Es ist also auch eine degoutante sozialdarwinistische Maßnahme auf
Kosten derer, die sich am wenigsten wehren können, aber am meisten
davon profitieren würden. Damit wurde die mit viel
sozialdemokratischem Pathos – und deutlich weniger Hingabe seitens
der ÖVP – groß verkündete, dringend notwendige Ganztagsschuloffensive
kurzerhand gekapert und um 50 Millionen Euro reduziert.

Dass die finanzmaroden Gemeinden bisher nicht die ganze
„Anschubfinanzierung“ abgerufen haben, ist ihnen nicht zum Vorwurf zu
machen. Es zeigt nur einen Konstruktionsfehler. Denn eigentlich wäre
es die Verantwortung des Bundes, für schulpflichtige Kinder beste,
ausfinanzierte Betreuungsverhältnisse anzubieten.

Es zeugt von verstörendem Kadergehorsam, dass ausgerechnet die
Sozialdemokratin, die als Frauenministerin eine gute, engagierte
Performance hingelegt hat, als Unterrichtsministerin den
berufstätigen Eltern, vor allem den Frauen, die noch immer den
Großteil der Betreuungsarbeit leisten, so in den Rücken fällt. Alles,
damit Bundeskanzler Werner Faymann (SPÖ) in Ruhe „durchregieren“
kann?

Es ist aber auch ein Zeichen für mangelndes Bewusstsein, was
Schule als einer der wichtigsten verbindlichen Orte für alle Kinder
über die bloße Wissensvermittlung hinaus ist. Über den pädagogischen,
sozial- und gesellschaftspolitischen Wert von Ganztagsschulen, die
Lernen, Fördern und Freizeit verbinden und so in hohem Maß sozial
kompensatorisch wirken und „Nachteilsausgleich“ schaffen, sollte man
eine Regierung eigentlich nicht mehr aufklären müssen.

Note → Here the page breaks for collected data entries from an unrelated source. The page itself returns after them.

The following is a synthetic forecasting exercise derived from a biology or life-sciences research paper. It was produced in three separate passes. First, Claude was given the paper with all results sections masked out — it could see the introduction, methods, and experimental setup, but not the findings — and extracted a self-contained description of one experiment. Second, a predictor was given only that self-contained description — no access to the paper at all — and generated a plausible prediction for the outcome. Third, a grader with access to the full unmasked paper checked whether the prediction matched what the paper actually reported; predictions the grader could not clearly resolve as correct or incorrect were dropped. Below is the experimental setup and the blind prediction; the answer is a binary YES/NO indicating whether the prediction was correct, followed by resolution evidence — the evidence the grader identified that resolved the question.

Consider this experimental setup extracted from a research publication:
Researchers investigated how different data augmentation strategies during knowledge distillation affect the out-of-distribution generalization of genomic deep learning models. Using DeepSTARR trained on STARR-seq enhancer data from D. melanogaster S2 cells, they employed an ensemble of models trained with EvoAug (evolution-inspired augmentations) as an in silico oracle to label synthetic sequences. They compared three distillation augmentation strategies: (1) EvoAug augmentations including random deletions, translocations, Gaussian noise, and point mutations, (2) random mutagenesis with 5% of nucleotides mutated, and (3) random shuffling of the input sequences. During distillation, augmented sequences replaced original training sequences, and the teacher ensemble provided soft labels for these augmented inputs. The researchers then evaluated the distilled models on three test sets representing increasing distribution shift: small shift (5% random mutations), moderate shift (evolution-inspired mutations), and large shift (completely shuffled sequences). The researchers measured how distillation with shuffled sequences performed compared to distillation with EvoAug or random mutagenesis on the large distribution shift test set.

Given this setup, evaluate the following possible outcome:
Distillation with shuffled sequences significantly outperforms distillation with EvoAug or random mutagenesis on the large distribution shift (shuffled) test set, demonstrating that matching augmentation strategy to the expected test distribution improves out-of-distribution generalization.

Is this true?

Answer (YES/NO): NO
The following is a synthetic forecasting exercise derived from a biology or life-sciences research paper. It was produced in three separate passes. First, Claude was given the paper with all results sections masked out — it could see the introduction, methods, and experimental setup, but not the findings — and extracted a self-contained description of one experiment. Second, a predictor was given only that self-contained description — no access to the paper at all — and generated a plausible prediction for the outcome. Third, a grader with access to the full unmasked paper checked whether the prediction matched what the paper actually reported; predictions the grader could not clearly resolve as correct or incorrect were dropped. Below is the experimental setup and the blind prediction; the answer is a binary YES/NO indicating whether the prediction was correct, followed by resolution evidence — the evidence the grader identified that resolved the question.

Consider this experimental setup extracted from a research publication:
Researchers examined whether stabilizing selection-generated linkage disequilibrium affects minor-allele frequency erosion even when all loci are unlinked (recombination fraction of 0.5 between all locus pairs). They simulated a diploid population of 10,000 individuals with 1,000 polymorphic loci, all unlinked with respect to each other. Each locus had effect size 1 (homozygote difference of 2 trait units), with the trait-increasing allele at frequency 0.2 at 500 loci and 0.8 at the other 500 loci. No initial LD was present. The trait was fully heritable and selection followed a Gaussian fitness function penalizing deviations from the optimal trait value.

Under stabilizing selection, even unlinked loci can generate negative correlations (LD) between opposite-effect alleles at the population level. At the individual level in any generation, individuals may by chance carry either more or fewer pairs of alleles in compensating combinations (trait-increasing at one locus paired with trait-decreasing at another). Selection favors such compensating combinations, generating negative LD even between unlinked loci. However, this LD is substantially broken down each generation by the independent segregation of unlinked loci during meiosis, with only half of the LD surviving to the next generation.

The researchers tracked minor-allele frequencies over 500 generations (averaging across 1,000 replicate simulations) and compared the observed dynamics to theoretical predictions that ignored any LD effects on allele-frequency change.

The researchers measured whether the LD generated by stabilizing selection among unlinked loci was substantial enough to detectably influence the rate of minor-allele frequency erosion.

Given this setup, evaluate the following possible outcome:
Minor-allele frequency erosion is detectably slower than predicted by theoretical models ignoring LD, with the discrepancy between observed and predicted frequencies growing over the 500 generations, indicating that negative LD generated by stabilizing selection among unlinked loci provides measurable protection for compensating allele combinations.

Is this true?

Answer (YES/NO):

Über die allmählich staatsgefährdenden Auswüchse des Kraken
Föderalismus auch nicht. Sie hat dem Land beim Ringen um das
Schulbudget wieder ein Stück Zukunft gestohlen. Die
Selbstgefälligkeit der Landespolitiker war dabei entlarvend: Der Bund
macht noch immer, was wir wollen. Tja. Mit denen kann er–s nicht
machen.

„Der Bund“ ist immer nur so schwach wie seine Regierung. Weniger
Widerstand als von Faymann und ÖVP-Kompagnon Michael Spindelegger
hatten die Länder nie abzuwehren.

Mit uns können sie–s ja machen? Nun, längstens bis 2018.